→ **Direction**:
Reproduce only the rows from the line with "Which of these" to the line with "17.4 metres", changing "palm tree" to "palm" and leaving everything else unchanged.

Items in a dataset:
#####

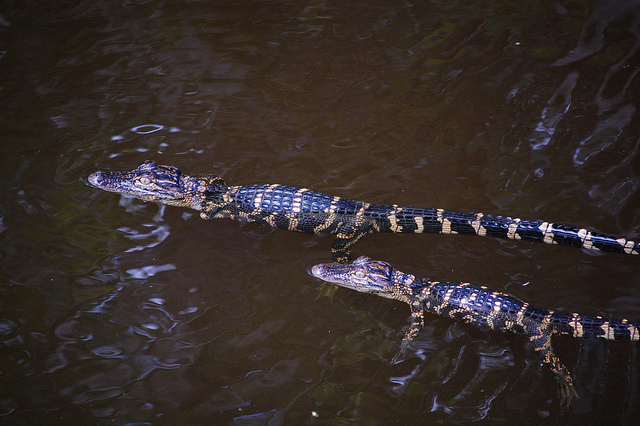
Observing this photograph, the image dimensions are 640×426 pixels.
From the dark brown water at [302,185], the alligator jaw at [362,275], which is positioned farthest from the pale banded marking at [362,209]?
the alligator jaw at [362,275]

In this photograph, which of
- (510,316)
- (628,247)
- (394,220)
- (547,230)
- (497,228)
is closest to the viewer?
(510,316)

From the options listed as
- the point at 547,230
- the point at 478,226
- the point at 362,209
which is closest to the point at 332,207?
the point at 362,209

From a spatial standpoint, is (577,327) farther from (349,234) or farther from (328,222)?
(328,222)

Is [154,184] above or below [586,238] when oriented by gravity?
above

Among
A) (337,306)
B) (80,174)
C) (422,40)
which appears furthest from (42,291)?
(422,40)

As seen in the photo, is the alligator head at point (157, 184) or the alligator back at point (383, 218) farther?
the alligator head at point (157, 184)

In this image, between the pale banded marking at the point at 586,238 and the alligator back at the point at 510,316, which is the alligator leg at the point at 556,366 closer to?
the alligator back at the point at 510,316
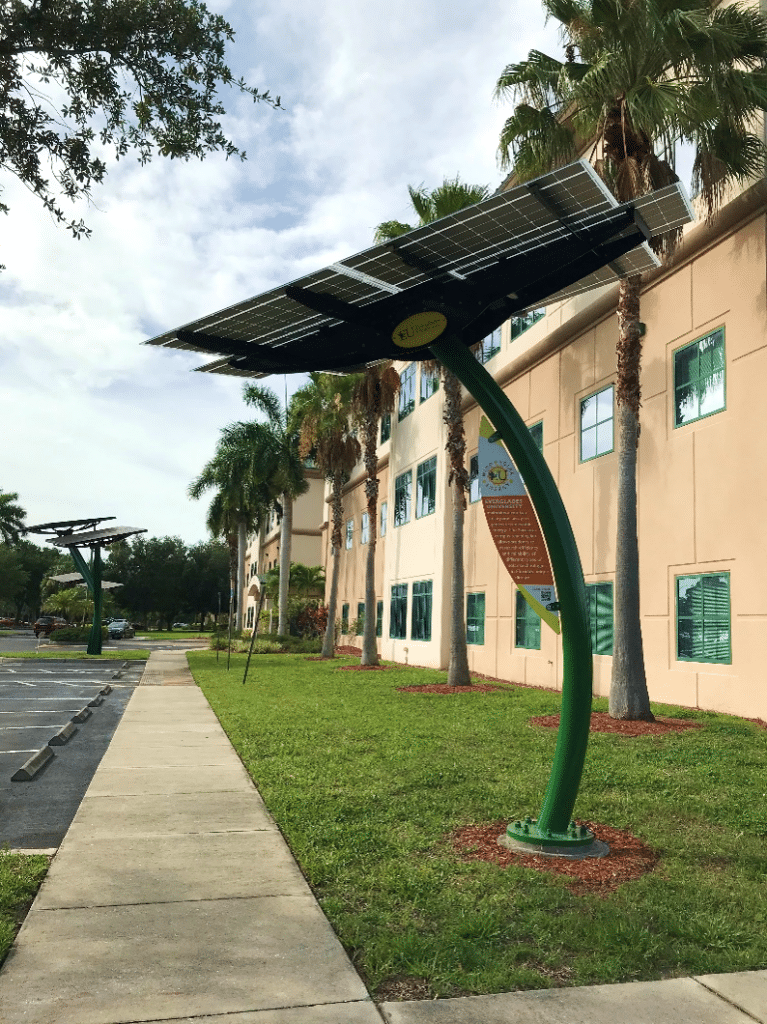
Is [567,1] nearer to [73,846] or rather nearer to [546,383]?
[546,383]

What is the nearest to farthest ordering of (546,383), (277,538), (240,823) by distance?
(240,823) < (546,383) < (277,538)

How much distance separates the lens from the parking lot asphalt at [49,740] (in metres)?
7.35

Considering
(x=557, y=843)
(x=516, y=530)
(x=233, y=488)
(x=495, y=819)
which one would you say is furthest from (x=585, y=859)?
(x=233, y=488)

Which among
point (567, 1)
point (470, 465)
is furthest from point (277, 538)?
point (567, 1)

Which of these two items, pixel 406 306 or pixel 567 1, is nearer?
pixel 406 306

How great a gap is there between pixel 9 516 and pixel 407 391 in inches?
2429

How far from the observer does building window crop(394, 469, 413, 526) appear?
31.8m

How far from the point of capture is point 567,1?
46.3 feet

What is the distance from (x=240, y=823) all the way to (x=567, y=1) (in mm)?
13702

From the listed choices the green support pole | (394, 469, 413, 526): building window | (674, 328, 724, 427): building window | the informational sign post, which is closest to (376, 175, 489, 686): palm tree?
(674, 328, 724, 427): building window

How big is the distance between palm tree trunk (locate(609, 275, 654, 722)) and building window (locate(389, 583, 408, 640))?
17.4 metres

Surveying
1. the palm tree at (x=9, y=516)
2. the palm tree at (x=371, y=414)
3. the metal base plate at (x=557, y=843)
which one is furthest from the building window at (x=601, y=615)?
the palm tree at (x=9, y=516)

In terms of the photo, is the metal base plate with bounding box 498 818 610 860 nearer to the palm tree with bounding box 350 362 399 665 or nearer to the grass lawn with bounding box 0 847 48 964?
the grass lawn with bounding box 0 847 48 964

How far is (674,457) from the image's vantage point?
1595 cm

#####

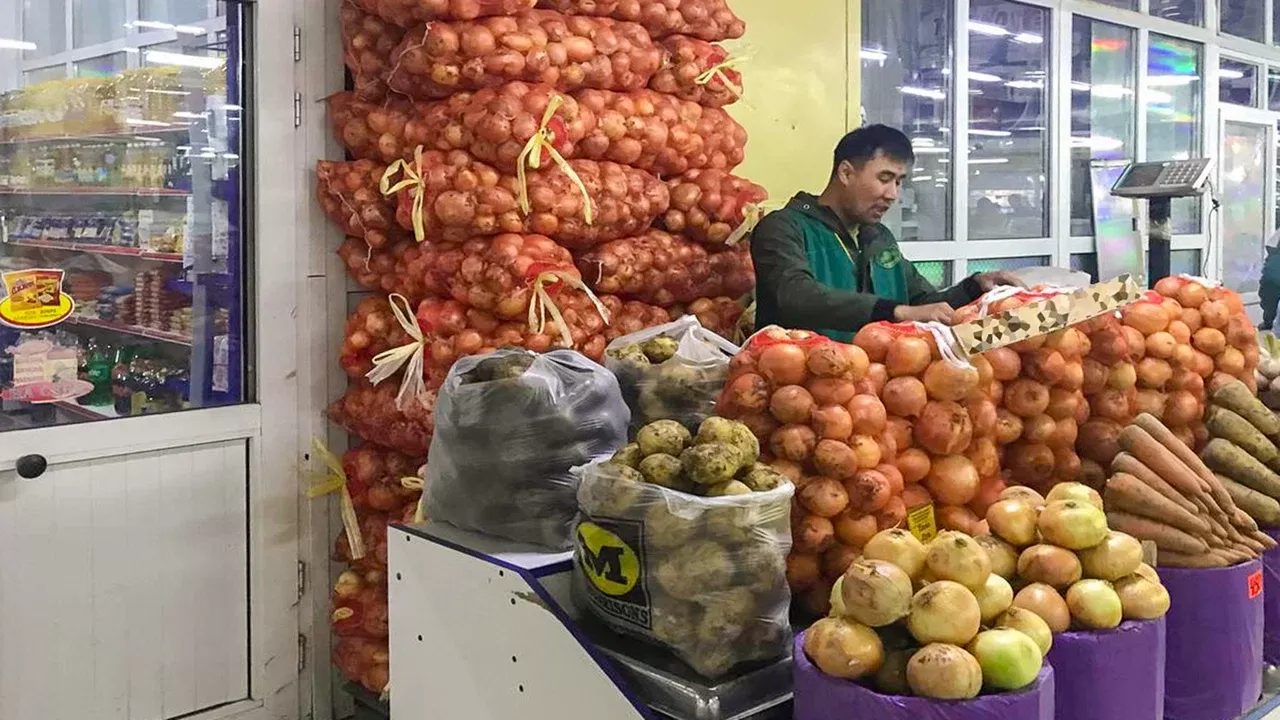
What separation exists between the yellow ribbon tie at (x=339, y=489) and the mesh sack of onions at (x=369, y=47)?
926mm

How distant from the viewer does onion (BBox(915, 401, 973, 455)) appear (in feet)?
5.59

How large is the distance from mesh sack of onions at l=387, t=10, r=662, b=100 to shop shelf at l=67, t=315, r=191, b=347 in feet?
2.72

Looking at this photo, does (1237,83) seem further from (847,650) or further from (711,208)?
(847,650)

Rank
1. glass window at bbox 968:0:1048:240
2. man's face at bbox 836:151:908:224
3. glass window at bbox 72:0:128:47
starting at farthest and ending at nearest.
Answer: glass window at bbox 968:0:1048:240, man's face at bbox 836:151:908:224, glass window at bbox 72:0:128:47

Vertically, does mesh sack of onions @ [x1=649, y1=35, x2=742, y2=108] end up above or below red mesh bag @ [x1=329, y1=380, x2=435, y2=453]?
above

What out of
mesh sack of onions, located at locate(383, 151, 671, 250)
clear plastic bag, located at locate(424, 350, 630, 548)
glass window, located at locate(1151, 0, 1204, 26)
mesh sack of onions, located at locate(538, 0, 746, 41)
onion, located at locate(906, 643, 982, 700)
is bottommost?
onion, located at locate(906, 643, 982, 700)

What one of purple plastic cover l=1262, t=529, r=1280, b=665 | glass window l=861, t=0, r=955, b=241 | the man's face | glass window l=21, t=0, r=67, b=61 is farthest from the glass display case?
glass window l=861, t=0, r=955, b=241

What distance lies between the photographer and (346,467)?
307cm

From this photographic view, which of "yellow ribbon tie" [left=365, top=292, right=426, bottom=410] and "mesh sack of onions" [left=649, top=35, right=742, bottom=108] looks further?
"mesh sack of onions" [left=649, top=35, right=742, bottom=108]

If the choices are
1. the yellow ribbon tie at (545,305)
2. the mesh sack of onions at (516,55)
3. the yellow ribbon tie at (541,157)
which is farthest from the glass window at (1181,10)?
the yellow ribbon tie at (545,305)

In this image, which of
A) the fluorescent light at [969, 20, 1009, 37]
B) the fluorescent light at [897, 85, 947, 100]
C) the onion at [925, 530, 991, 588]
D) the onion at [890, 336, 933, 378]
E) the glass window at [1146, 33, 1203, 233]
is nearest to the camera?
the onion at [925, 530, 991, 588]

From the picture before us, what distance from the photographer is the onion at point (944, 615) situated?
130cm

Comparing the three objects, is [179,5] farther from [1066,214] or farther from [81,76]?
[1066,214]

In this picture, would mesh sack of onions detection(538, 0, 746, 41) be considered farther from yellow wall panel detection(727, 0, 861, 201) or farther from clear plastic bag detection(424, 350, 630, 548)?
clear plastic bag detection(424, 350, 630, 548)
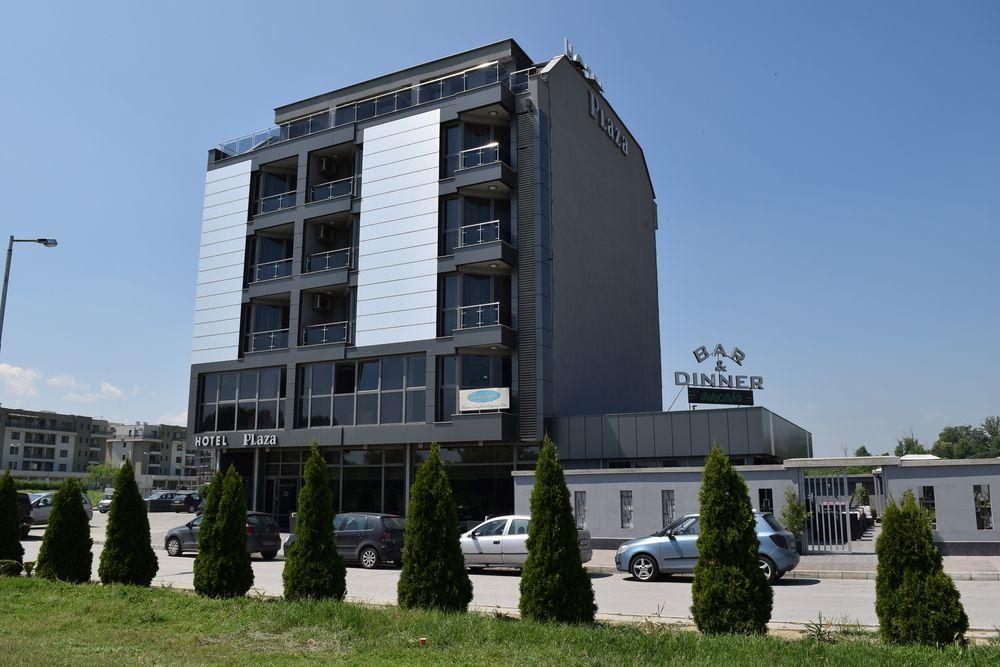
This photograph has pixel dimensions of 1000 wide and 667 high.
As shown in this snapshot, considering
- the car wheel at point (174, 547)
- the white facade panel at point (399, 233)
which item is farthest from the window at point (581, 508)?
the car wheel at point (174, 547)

#####

→ **Solution to this problem**:
Which of these two items, pixel 406 306 or pixel 567 1, is nearer?
pixel 406 306

How great a gap is there between pixel 9 516 and pixel 407 391 in inches?
2429

How far from the observer does building window crop(394, 469, 413, 526) appear?
31.8m

How far from the point of capture is point 567,1?
46.3 feet

What is the distance from (x=240, y=823) all the way to (x=567, y=1) (in mm)?
13702

From the listed choices the green support pole | (394, 469, 413, 526): building window | (674, 328, 724, 427): building window | the informational sign post, which is closest to (376, 175, 489, 686): palm?
(674, 328, 724, 427): building window

How big is the distance between palm trunk (locate(609, 275, 654, 722)) and building window (locate(389, 583, 408, 640))?
17.4 metres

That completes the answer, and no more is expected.